Why are more Turks dying for a ton of coal?
Turkey is mourning for its losses in Soma. A record number of miners have lost their lives. The death toll is creeping to 300, making it comparable only to the 19th or early 20th century mining disasters.
The human cost of coal production is rather high in Turkey. In fact, Turkey is a world leader in the human cost of coal production. Let me explain. In 2012, the U.S. produced around 1 billion tons of coal annually against Turkey’s 76 million. However, there were 20 fatalities resulting from injuries in coal production in the States in 2012. Turkey’s death toll in coal production due to accidents was also 20 in 2012. If our coal production had been closer to that of the U.S., the human cost would have been around 250 in Turkey. That is what I have in mind when talking about the high human cost of coal mining in Turkey. That is what I call a 19th century disaster.
1907 was the year in which the human cost of coal production was the highest in the U.S., with a total of 3,242 miner fatalities. The figures for 1907 U.S. coal disasters were the pathetic example our prime minister dared to talk about when he was supposedly on a mourning trip to Soma right after the mining disaster. However, in the first half of the 20th century in the U.S., the number of coal production related fatalities declined to an annual figure of 1000. In the 1980s, it declined to less than 100 annually and now hovers around 20. While the human cost declined systematically, coal production soared. Turkey, on the contrary, seems to be stuck in the Victorian era.
Even China’s performance is better than Turkey’s. Yet, we have this reflex of accepting our fate and considering disasters as an act of God. Well, they are not. Just check the numbers. More miners are losing their lives per a million tons of coal produced in Turkey than in the States and in China. That should make you pause. Supposedly, it is the same coal producing technology all around the world. Our safety regulations are also on par with modern regulations. However, if more Turks are dying for a ton of coal when compared to their American and Chinese brethren, that can only mean one thing:
Safety standards remain on paper in Turkey. There is a problem with the law enforcement capacity of the Turkish government. Why?
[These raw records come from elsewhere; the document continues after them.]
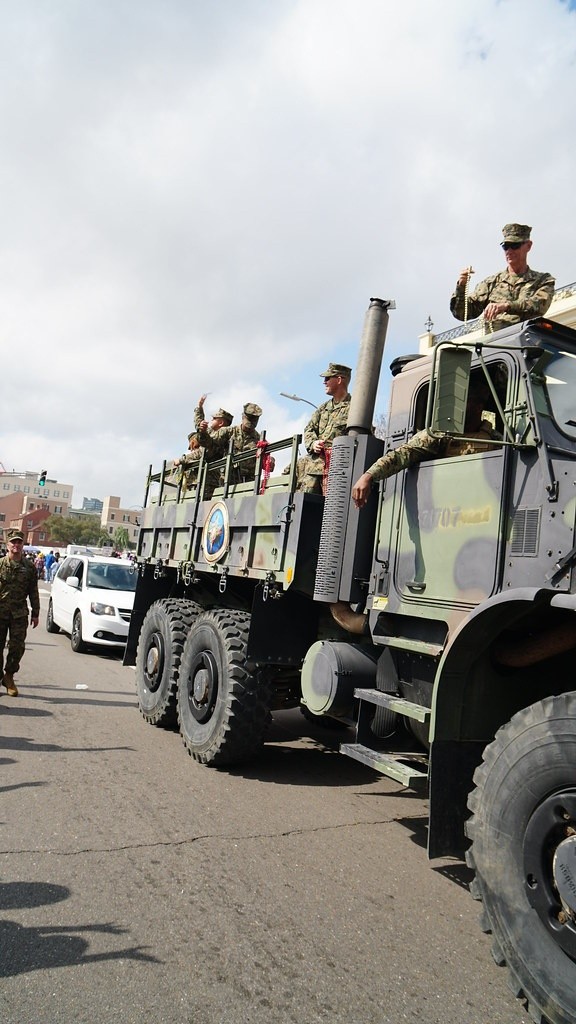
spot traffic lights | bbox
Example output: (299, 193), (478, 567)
(39, 470), (47, 486)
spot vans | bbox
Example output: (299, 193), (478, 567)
(46, 555), (139, 652)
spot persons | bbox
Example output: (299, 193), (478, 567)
(109, 551), (137, 563)
(283, 363), (376, 496)
(169, 393), (234, 501)
(449, 223), (555, 335)
(197, 403), (275, 487)
(0, 531), (40, 696)
(0, 546), (67, 583)
(352, 380), (503, 510)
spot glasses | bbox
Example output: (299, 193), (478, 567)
(501, 241), (528, 251)
(324, 377), (345, 381)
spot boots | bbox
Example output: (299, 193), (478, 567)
(2, 674), (18, 697)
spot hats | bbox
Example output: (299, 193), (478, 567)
(38, 553), (43, 558)
(187, 432), (198, 449)
(467, 381), (491, 401)
(500, 223), (532, 245)
(8, 530), (24, 541)
(319, 363), (352, 379)
(242, 403), (262, 428)
(211, 408), (234, 424)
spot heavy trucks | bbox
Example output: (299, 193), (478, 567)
(123, 298), (576, 1024)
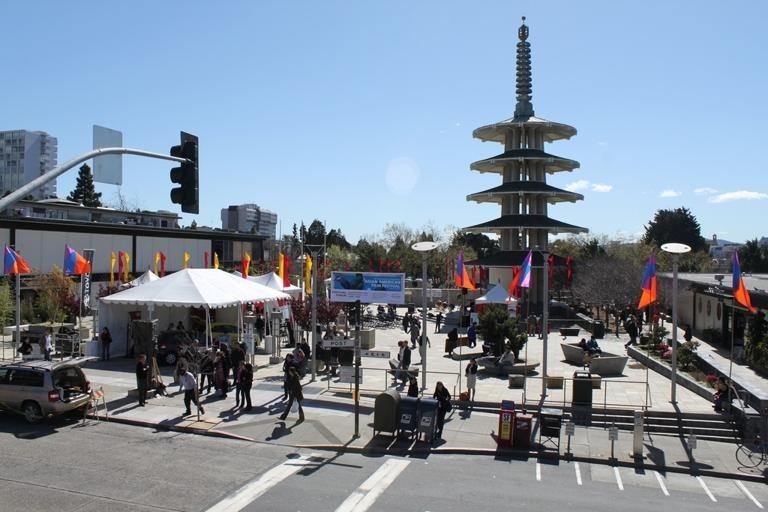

Two things come to mind to explore: The first is that Turkey might have hit its capacity constraints in terms of rapid growth process. It might be getting harder to find skilled workers. You might not have time to train new workers. The rising demand for coal might be creating a more accident-prone environment. Second, it might be another sign of corruption in the country: just a mundane case of eyes-wide-shut regarding safety standards in return for personal or political favors. Both look to be rather 19th century-ish to me. Why are more Turks dying for a ton of coal? You know why? Turkey is still stuck in the age of Marx’s Das Kapital, while the world moved on to Pikkety’s Capital in the 21st Century. That is why Soma looks so Dickensian to me. The Turkish government could easily change this perception. Let’s all now wait for the graft probe on the Soma disaster. We need politics to fully understand what has happened behind the scene. The Turkish Parliament should set up an inquiry commission without losing time.